** ТЕКСТ СТРАНИЦЫ **
◇ ◇ ◇ ◇ ◇ ◇ ◇

Что же касается того чем она была для папы, какой она была ему женой, то об этом я не могу судить. Мне только кажется, что всё "благоухание" нашей домашней атмосферы исходило именно из их "романа". Роман этот начался с настоящего "coup de foudre" во время бала, в квартире ректора Академии художеств, знаменитого живописца, Федора А. Бруни. Совершенно юную, только что выпущенную из института, Камиллу Кавос вывозила, как я уже упомянул, в свет ее мачеха Ксения Ивановна, бывшая всего на несколько лет старше своей "дочери" и обращавшая на себя общее внимание своей царственной красотой и туалетами. Мамочка же была очень скромная и робкая барышня, еще не привыкшая к шуму блестящих собраний. Тем не менее именно эту "фиалку" заметил и отметил на том, памятном в анналах нашей семьи, балу, тридцатичетырехлетний Николай Бенуа, недавно вернувшийся из чужих краев и уже особенно отмеченный благоволением грозного и великолепного Государя.

◇ ◇ ◇ ◇ ◇ ◇ ◇

** ЧТО СДЕЛАТЬ **
A. Изложите отрывок о знакомстве родителей в двух предложениях.
B. Пожалуйста, подхватите отрывок о знакомстве родителей и продолжите его сразу после последней фразы.

** ЗАПИСИ НАБОРА **
◇ ◇ ◇ ◇ ◇ ◇ ◇

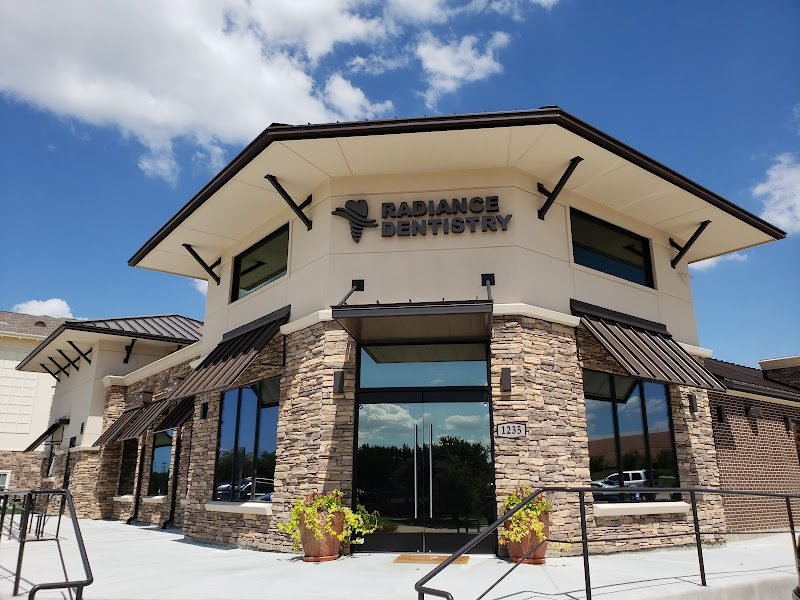 Radiance Dentistry Dental Implant Center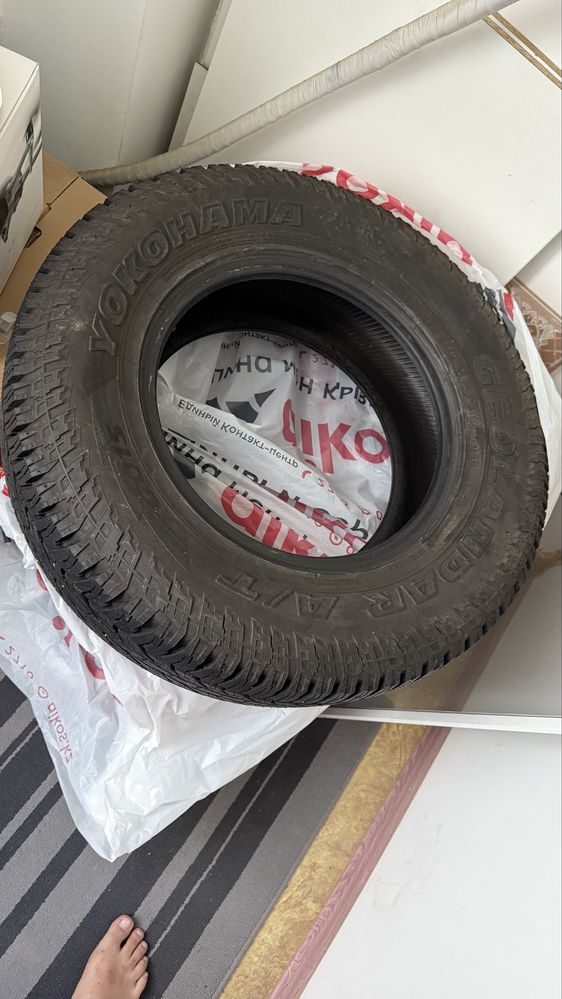 Продам 2 шины yokohama geolandar A/T , размер 245/70/16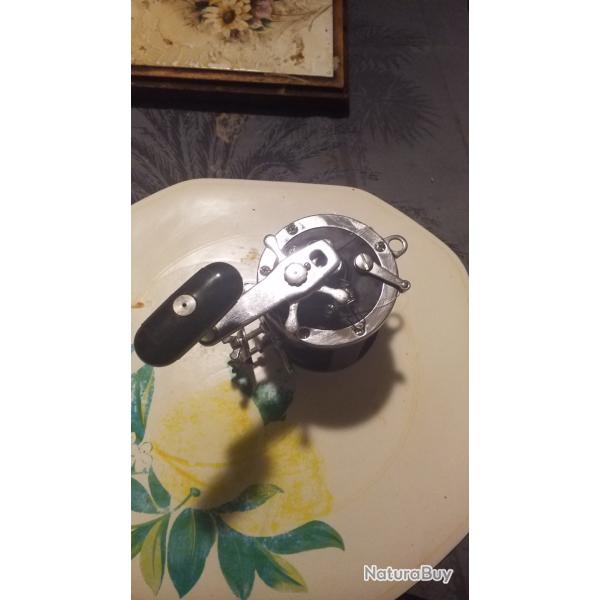 Moulinet Daiwa sealine 400H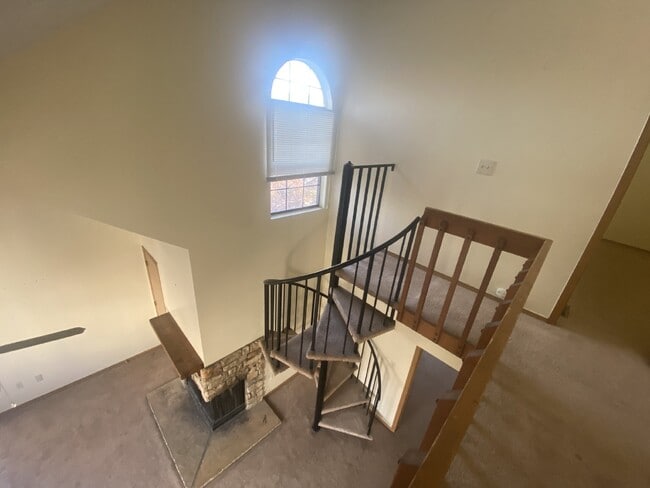 Building Photo - Charming Condo with a Loft!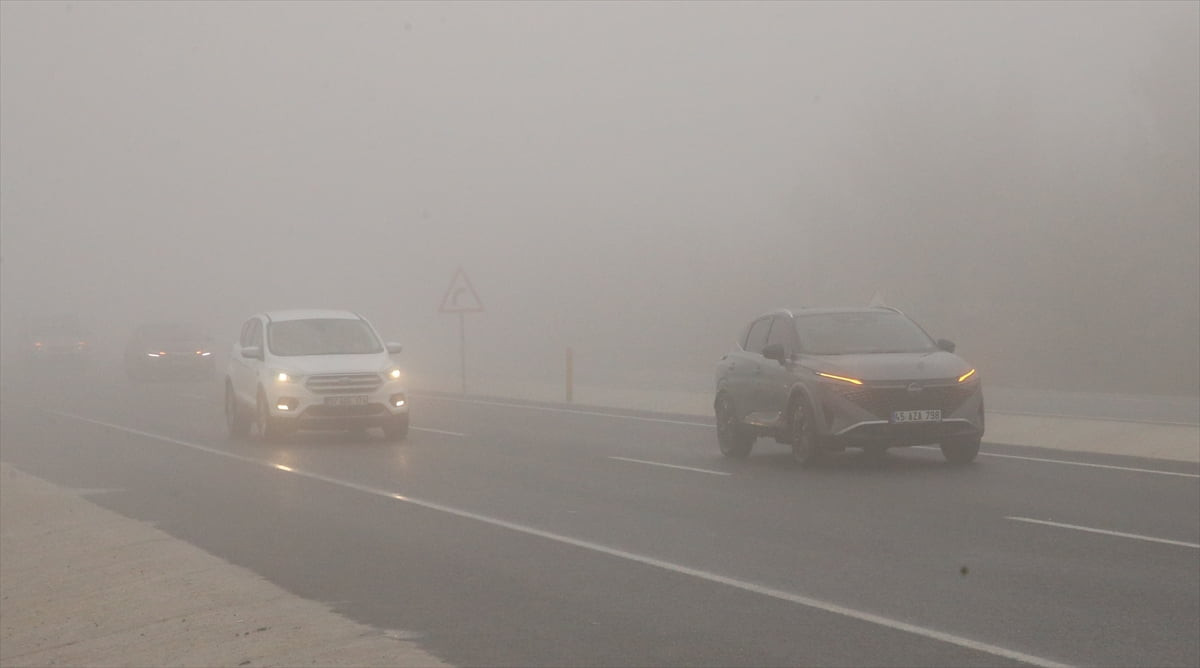 Denizli'de etkisini gösteren sis, trafikte aksamalara yol açtı.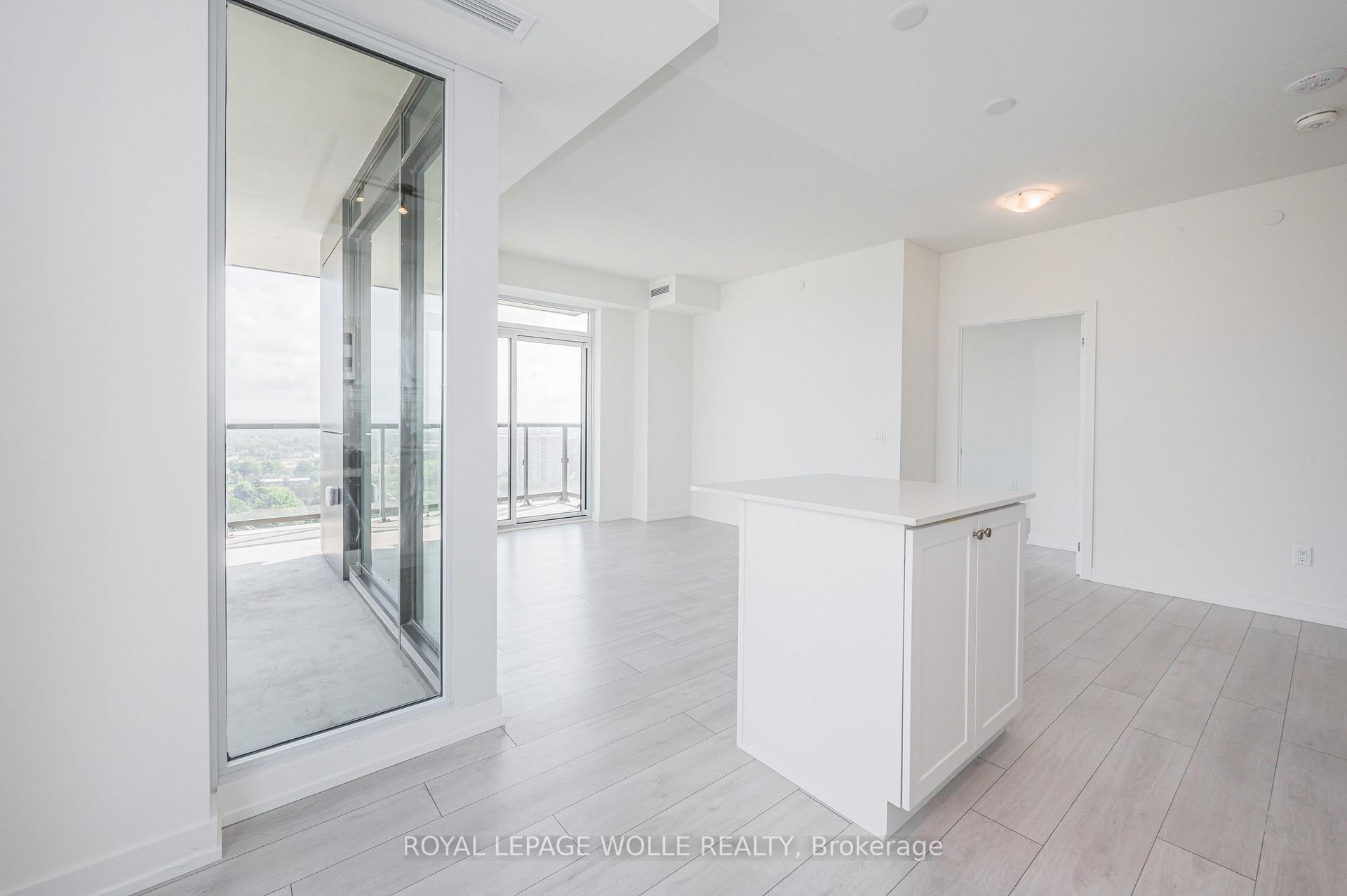 Photo 11 of Unit 2102, 55 Duke Street W, Kitchener, City Commercial Core — HOMEH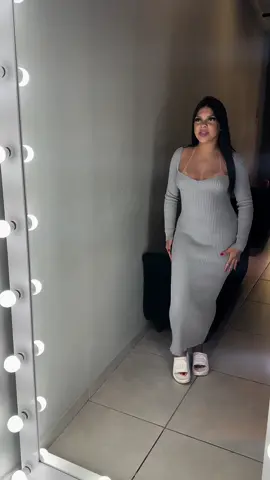 VESTIDO TRICÔT LÍVIA!✨ . . Peças limitadas, não iremos receber reposição, então corre pra garantir a sua!⚠️ . Entregamos para todo o Brasil. 📦 . Compre agora pelo nosso direct ou WhatsApp (11)952756369📲🛍️ . 📍Av. Conceição Sammartino, 17 - Centro de Jandira/ SP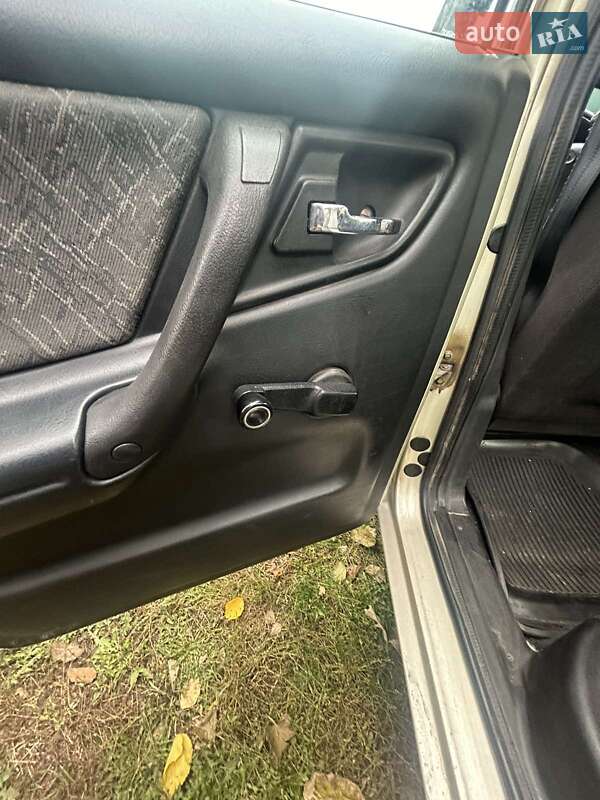 Седан ГАЗ 31105 Волга 2004 в Новомосковську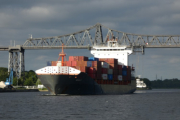 Containerfeeder auf den Nord-Ostsee-Kanal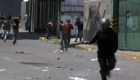 Manifestantes sacan corriendo a militares
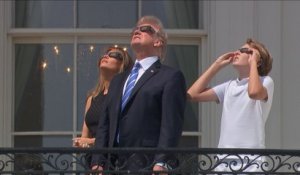 La famille Trump regarde l'éclipse solaire à la Maison Blanche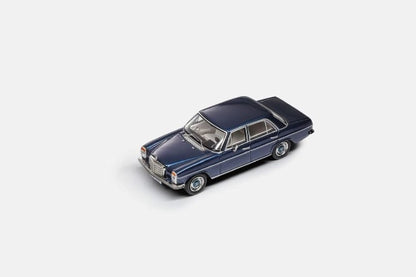 [ Pre-order ] Maxwell 1:64 Mercedes-Benz 200 W114 Metallic Blue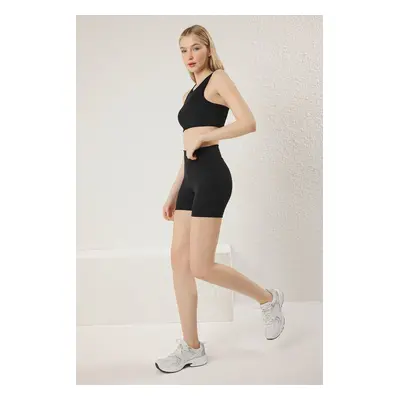 Trendyol Black Ribbed Reflective Print Detailed Knitted Sportswear Shorts/Short Tights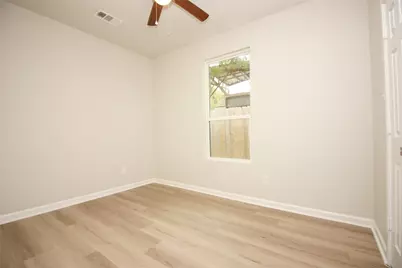 13982 E Travis, Log Cabin, TX 75148 - Photo 17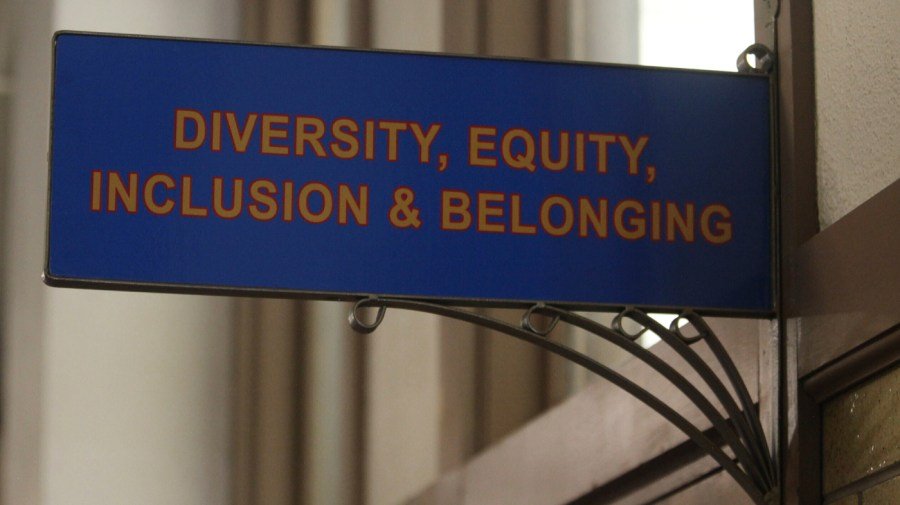 trump to sign executive order requiring transparency in college admission practices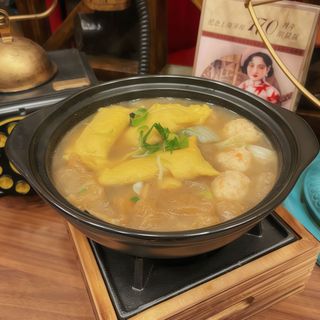 801 Brodo della casa con ravioli di uova, polpetta e scorza 本帮三鲜肉皮汤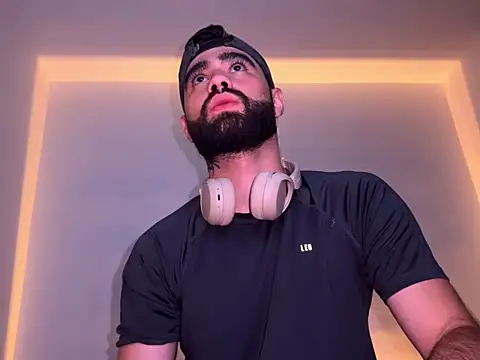 zack sullivan22 online show from 09/24/25, 01:53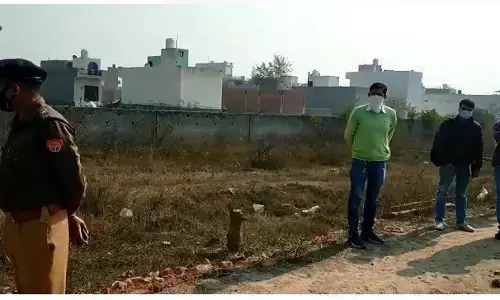 नोएडा में दिनदहाड़े चली गोली, दो की मौत एक गंभीर घायल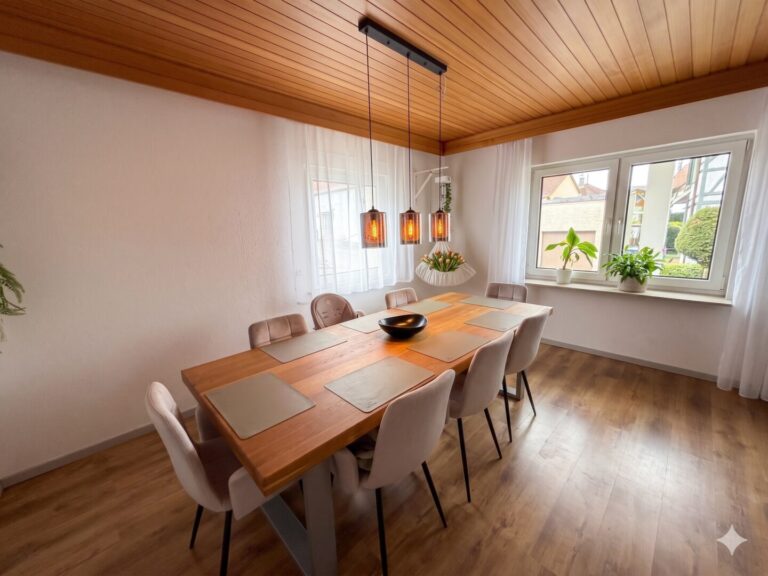 EFH - Esszimmer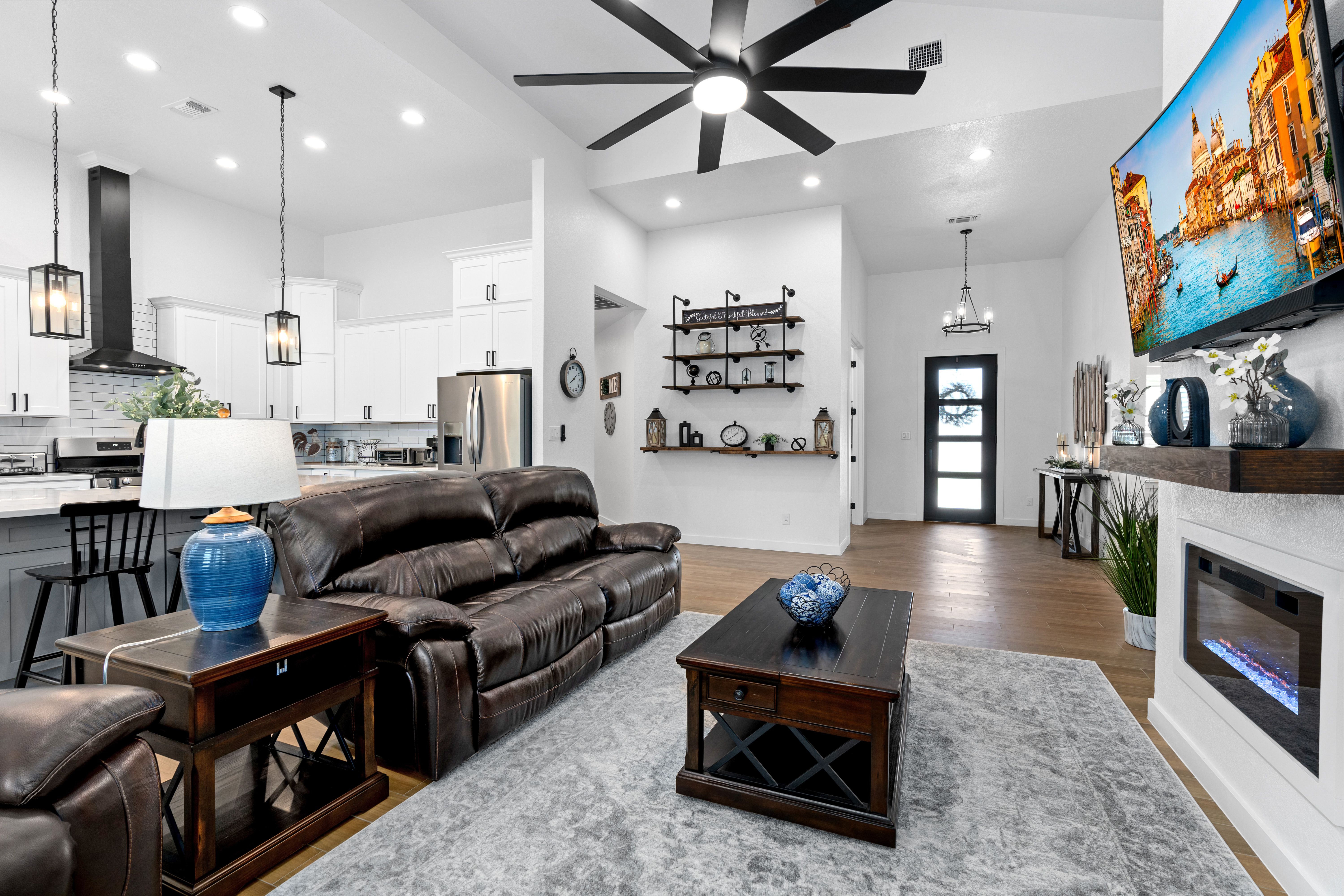 2437 Kookaburra Drive 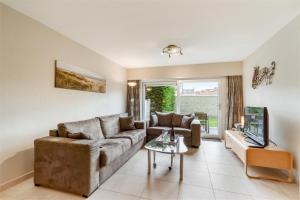 Luxury apartment with garden close to the beach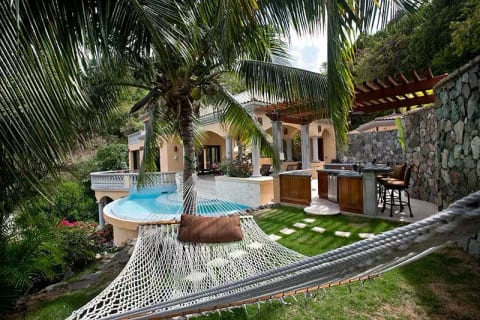 Delfina - Peter Bay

◇ ◇ ◇ ◇ ◇ ◇ ◇

** ВАШИ ОТВЕТЫ **
A. Всё «благоухание» домашней атмосферы, видимо, исходило из романа родителей, который начался с настоящего «coup de foudre» на балу в квартире ректора Академии художеств, живописца Федора А. Бруни. Там тридцатичетырехлетний Николай Бенуа, недавно вернувшийся из чужих краев, заметил совсем юную и робкую Камиллу Кавос, которую вывозила в свет ее мачеха Ксения Ивановна.

B.
Да и смоляночка, после первого же контрданса, поняла, что этот, не совсем уже молодой, человек, ее суженый-ряженый. Через несколько недель папа сделал предложение, а через несколько месяцев, 15-го сентября 1848 года, произошло бракосочетание в прекрасной церкви Пажеского корпуса, находившейся в той же группе зданий, в которой помещалась и казенная квартира деда. И с самого того дня молодые поселились в той квартире, в которой до них жила моя бабушка Екатерина Андреевна Бенуа, и в которой они прожили затем в безмятежном единении всю жизнь.
Единственной непроизвольной "изменой" мамочки можно считать то, что она первая ушла от своего мужа в иной мир, существование которого ей казалось мало вероятным. Но папа верил в этот мир и ему послужило великим утешением то, что в течение тех семи с половиной лет, которые он прожил оставленный ею, он не переставал надеяться, что снова соединится со своей обожаемой "Камилунзой".
Скажу еще несколько слов об этом маловерии или даже неверии мамочки. Оно было совершенно особого рода. Это было ее интимным делом, она никому его не навязывала, она и не была кому-либо обязана этим отсутствием религиозного сознания. Она не верила, ибо не находила в душе нужной подсказки и подтверждения.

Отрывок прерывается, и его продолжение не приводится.